═════ Testo fornito

La leggenda narra che
settantadue
(6x12: 6 per ognuna delle 12 tribù di Israele) saggi israeliti l'abbiano
tradotta ad Alessandria dall'ebraico. Essa fu compiuta in un lungo tempo e
risale ai secoli III-I a.C.
La traduzione
presenta divergenze dal testo masoretico, trasposizioni di passi, mutazioni di
ordine, presenza di parti deuterocanoniche (così dette perché riconosciute
unanimemente ispirate dalla Chiesa a partire dal V secolo d.C., fino alla
definizione dogmatica del Concilio di Trento), omissioni, divergenze in
vocaboli per sbagli o libertà di traduzione. La traduzione dei LXX è stata per
molto tempo il testo ufficiale dei giudei ellenisti. Il testo dei LXX è della
massima importanza in quanto venne molto usato dagli scrittori del Nuovo
Testamento. Nel Nuovo Testamento, delle circa 350 citazioni dell'A.T, circa 300
provengono dalla traduzione dei LXX. Ma, bisogna dire più precisamente che gli
scrittori del N.T. fecero capo ad un testo che era una revisione dei LXX,
riconfrontata con l'ebraico (A Qumran vennero trovati frammenti di una
traduzione greca dei profeti minori, che presenta i caratteri di una revisione
rabbinica dei LXX sulla base dell'ebraico. San Giustino ricorda una tale
traduzione che divenne testo ufficiale dei giudeo-ellenisti). Da questa
revisione rabbinica prese il via con ritocchi (180 d.C) un giudeo di Efeso, dando vita ad una nuova traduzione
detta Teodozione, dal nome del giudeo. Dello stesso tipo di Teodozione
sono la traduzione greca (140 d.C) ad opera di Aquila (un greco del Ponto
convertito al giudaismo) e l'altra (200 d.C) ad opera di Simmaco (un samaritano
convertitosi al cristianesimo).
A tutto ciò si
sommano i preziosi ritrovamenti biblici in ebraico
e aramaico scoperti nelle
undici grotte di Qumran (nella grotta numero 7 si hanno testi in greco)
a partire dal 1947. I ritrovamenti presentano testi datati tra il II-III secolo
a.C. fino al I d.C.

══════════
═════ Dati disponibili

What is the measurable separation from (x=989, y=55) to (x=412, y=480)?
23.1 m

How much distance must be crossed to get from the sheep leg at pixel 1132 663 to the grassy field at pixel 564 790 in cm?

══════════

- [Obiettivo dell'esercizio] Porta avanti il testo sulla traduzione greca dei Settanta, ripartendo subito dopo la sua ultima frase. Le righe non servono in alcun modo per questo lavoro.

- [Esercizio svolto]
I testi di
Qumran hanno confermato la bontà del testo ebraico Masoretico giunto a noi.
Il Nuovo Testamento
Gli studiosi ritengono che
la prima stesura dell'insieme dei testi biblici del Nuovo Testamento venne
realizzata su rotoli di papiro, a imitazione dell'uso giudaico. Con la distruzione
di Gerusalemme, la comunità cristiana adottò il libro a codice, cioè con pagine
sfogliabili e scritte da entrambi i lati. Il formato codice risultava più
leggero, meno voluminoso e più pratico nell'annuncio e nella catechesi per la
rapidità con la quale venivano trovati i vari passi biblici. Il formato a codice
esisteva già ma era poco usato, solo più tardi verrà adottato diffusamente dal
mondo romano.
La raccolta dei vari scritti
novo testamentari, venne fatta in breve e già nel I secolo si hanno notizie
dell'elenco completo dei vari testi.
Con le persecuzioni contro i
cristiani si ebbe la distruzione di codici, come già avvenuto all'epoca dei
Maccabei per i rotoli del V.T. (1Mac 1,56), ma anche difficoltà di collegamento
tra le varie comunità costrette alla dispersione e alla clandestinità. Mancò
così un centro di copiatura dei testi che potesse effettuare un puntuale controllo
sugli stessi.
Ciò comportò una serie di incidenti nella ricopiatura dei codici. Incidenti di
carattere inconscio, oppure intenzionale per preoccupazioni ortografiche,
grammaticali, di chiarezza di senso, determinate da precedenti errori inconsci. Va affermato che tutto ciò non riguardò assolutamente la
saldezza della dottrina, ma solo la facilità di comprensione delle parti che
avevano subito difficoltà nelle trascrizioni.
La critica testuale, che ha
come oggetto l'eliminazione degli incidenti di trascrizione, utilizza dei
precisi metodi per giungere, dalla moltitudine dei testi, a cogliere le lezioni genuine.
Nel IV secolo d.C., con l'editto
di Costantino, la Chiesa passò dall'uso del codice in papiro a quello su
pergamena, materiale costoso, ma non deteriorabile. (Pergamena dalla città di
Pergamo dove venivano preparate le pelli di pecora o capra
che, opportunamente lavorate diventavano un foglio liscio e traslucido).
I codici in papiro rimasero
presenti per qualche tempo, ma poi si deteriorarono e vennero eliminati. Solo in
Egitto, dato il clima secco, i papiri poterono conservarsi, ma nel subentrare
dei codici su pergamena quelli su supporto di papiro finirono per essere
distrutti dall'uso, mentre altri dovettero finire in depositi. Nel seguito dei
secoli il patrimonio papirologico andò in
grandissima parte perduto. I papiri andarono addirittura bruciati, per il solo
fatto che il fumo era di gradevole odore. Quando i mercanti locali
di antiquariato capirono che
erano preziosi, perché ricercati dagli studiosi, cominciarono ad esibirli sulle bancarelle. Poi subentrò la ricerca archeologica dei preziosi documenti.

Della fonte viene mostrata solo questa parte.